Towards the goal of exploiting hES cells for novel hematopoietic cell reconstitution and HIV gene therapies, here we have shown that phenotypically normal and functionally competent dendritic cells could be differentiated from hES-CD34+ cells. Moreover, we also have demonstrated for the first time that hES-DCs can be productively infected with HIV-1 thus allowing future testing of anti-HIV therapeutic genes such as siRNAs for efficacy in these cells.
In these studies, we induced hES derived CD34+ cells to differentiate into myeloid DCs in the presence of cytokines SCF, GM-CSF, Flt3, IL-3, TNF-α, and IL-4. CD34+ cells derived from human fetal liver were also evaluated in parallel for comparison. Based on FACS analysis for surface markers during culture, CD34+ cells differentiated into mature myeloid DCs showing the typical CD1a phenotype similar to those derived from FL CD34+ cells. The morphology and phenotypic characteristics of hES-DCs were found to be similar to that of DCs derived from fetal liver CD34+ cells cultured in parallel.
It is important that hES-DCs are also functionally normal for future applications. Therefore we analyzed the functional markers HLA-DR (MHC-II), B7.1 (CD80), and B7.2 (CD86) typically expressed by mature DCs. The antigen presenting cell surface marker, HLA-DR present on mature DCs is critical for antigen presentation to CD4+
T cells and the co-stimulatory molecules B7.1 and B7.2 are needed to activate T cells. The mature hES-DCs expressed HLA-DR, B7.1, and B7.2 surface molecules which were comparable with levels expressed in FL-DCs. Consistent with the DCs' ability, the hES-DCs also showed normal capacity for antigen capture as evidenced by dextran uptake. We further analyzed the capacity of hES-DCs to induce proliferation of allogeneic T cells in a mixed leukocyte reaction. Our results showed that hES-DCs indeed are capable of mediating this allogeneic response. We also evaluated the expression of another cell surface molecule, DC-SIGN (CD209) which is a DC-specific adhesion receptor belonging to the C-type lectin family involved in the interactions with T cells [13
]. Our results showed similar levels of DC-SIGN in hES-DCs and FL-DCs. The above data taken together showed that hES-DCs are phenotypically and functionally normal.
It is known that HIV-1 can infect DCs with the virus remaining stable for long periods. DCs transmit the virus efficiently to CD4 T cells and therefore play an important role in HIV-1 infection. Our results showed that hES-DCs were susceptible to HIV-1 infection similar to that of FL-DCs. However, not all the cells in the culture were productively infected and the levels of viral production are low. This is consistent with previous findings that DCs support only a low level replication and fully mature DCs may have a block in viral replication [13
]. A recent report has also demonstrated the derivation of physiologically normal DCs from hES-CD34+ cells using a different protocol and compared these to those derived from adult human CD34+ cells and peripheral blood monocytes [19
]. Our results are in agreement and confirmed these previous findings, and additionally extended them further by demonstrating that hES-DCs are also susceptible to HIV-1 infection.

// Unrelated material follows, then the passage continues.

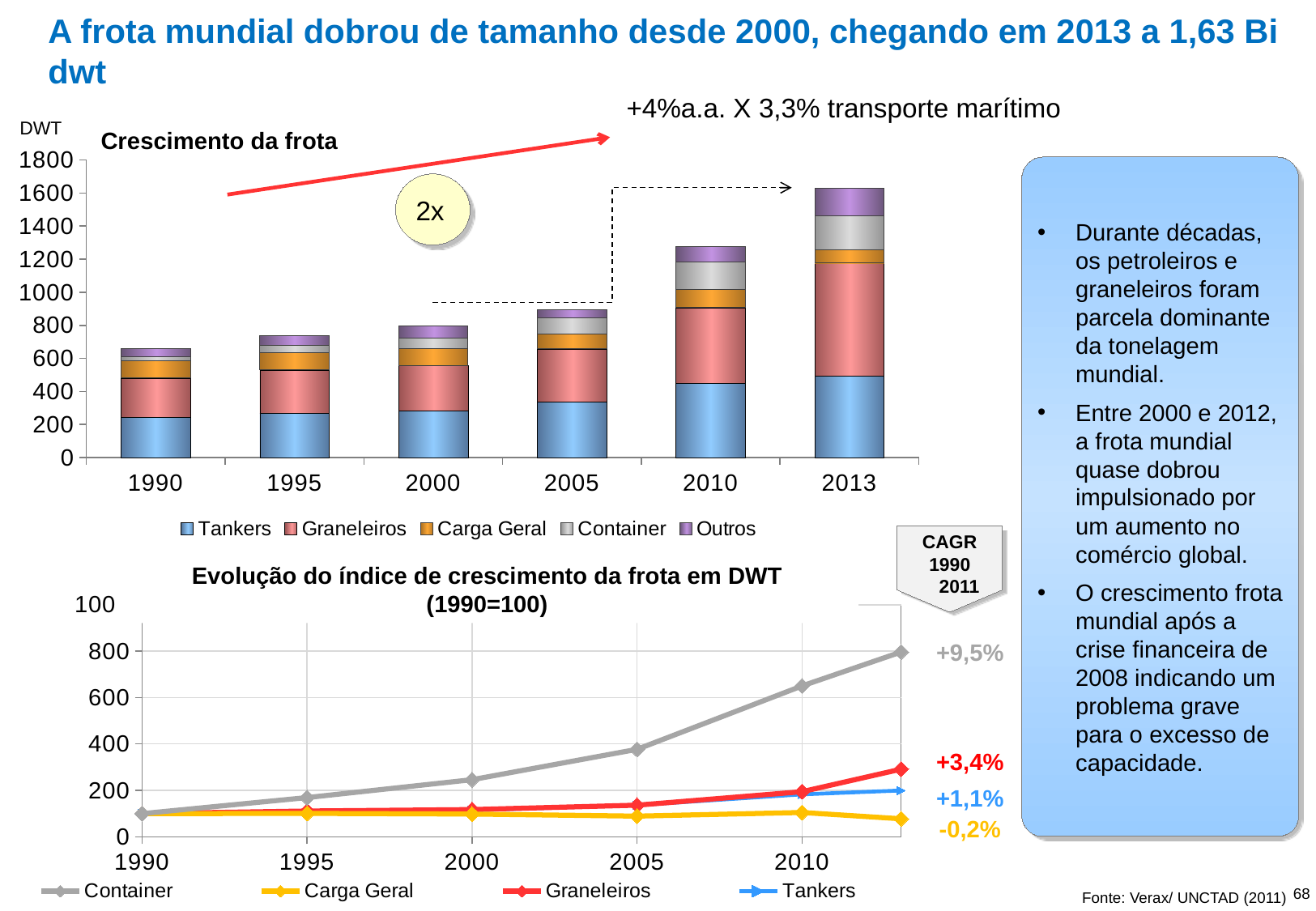
In the 'Evolução do índice de crescimento da frota em DWT' chart, which series is higher in 2013, Graneleiros or Tankers? Graneleiros In the 'Evolução do índice de crescimento da frota em DWT' chart, which series has the highest value in 2013? Container How many series does the legend of the 'Evolução do índice de crescimento da frota em DWT' chart list? 4 What kind of chart is the 'Crescimento da frota' chart? bar chart How many years are shown on the x axis of the 'Crescimento da frota' chart? 6 How many series does the legend of the 'Crescimento da frota' chart list? 5 In the 'Evolução do índice de crescimento da frota em DWT' chart, does the Container series rise or fall from 1990 to 2013? rise What kind of chart is the 'Evolução do índice de crescimento da frota em DWT' chart? line chart In the 'Crescimento da frota' chart, is the total for 2013 greater or less than 1400? greater In the 'Crescimento da frota' chart, which year has the tallest stacked bar? 2013 In the 'Evolução do índice de crescimento da frota em DWT' chart, what CAGR 1990-2011 is shown for Container? +9,5% In the 'Crescimento da frota' chart, is the total for 1990 greater or less than 800? less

In HIV-1 disease, infection of CD4 T cells leads to their eventual decline whereas infection of monocytes/macrophages and dendritic cells leads to continued viral spread and defects in antigenic presentation thus exacerbating the disease process [14
]. We previously demonstrated the derivation of macrophagres from hES-CD34+ cells whereas studies of Galic et al [20
] derived functional T cells from hES-CD34+ cells in vivo using humanized mice. Whether the hES derived T cells support HIV-1 infection remains to be determined. Lentiviral vector transduction of hES cells and derivation of functional macrophages and T cells that retained the expression of the transgene established that hES cells are tractable for deriving gene modified end-stage primary hematopoietic cells [10
]. Moreover, our present results together with our previous findings that both hES derived DCs and macrophages are susceptible to HIV infection paved the way for testing anti-HIV constructs introduced into either hES cells or their derivative hematopoietic progenitor CD34+ cells. Thus far many previous studies including our own evaluated a variety of anti-HIV gene constructs in a hematopoietic stem cell setting using CD34+ cells from routine sources such as bone marrow and cord blood [11
]. Newer and more potent novel constructs such as siRNAs are currently being investigated some of which are currently entering clinical trials [21
]. In addition to anti-HIV genes with a direct inhibitory action on viral molecules, siRNAs and ribozymes that down regulate cellular molecules that aid in HIV-1 infection such as viral coreceptors CCR5 and CXCR4 also show considerable promise [22
]. Such constructs can now be introduced into hES cells and their efficacy tested in end-stage cells represented by DCs, macrophages, and T cells.
In summary, our data demonstrated the development of terminally differentiated DCs derived from hES cells. The hES-DCs display typical DC morphology, express normal phenotypical markers, are capable of antigenic stimulation, and support HIV-1 infection.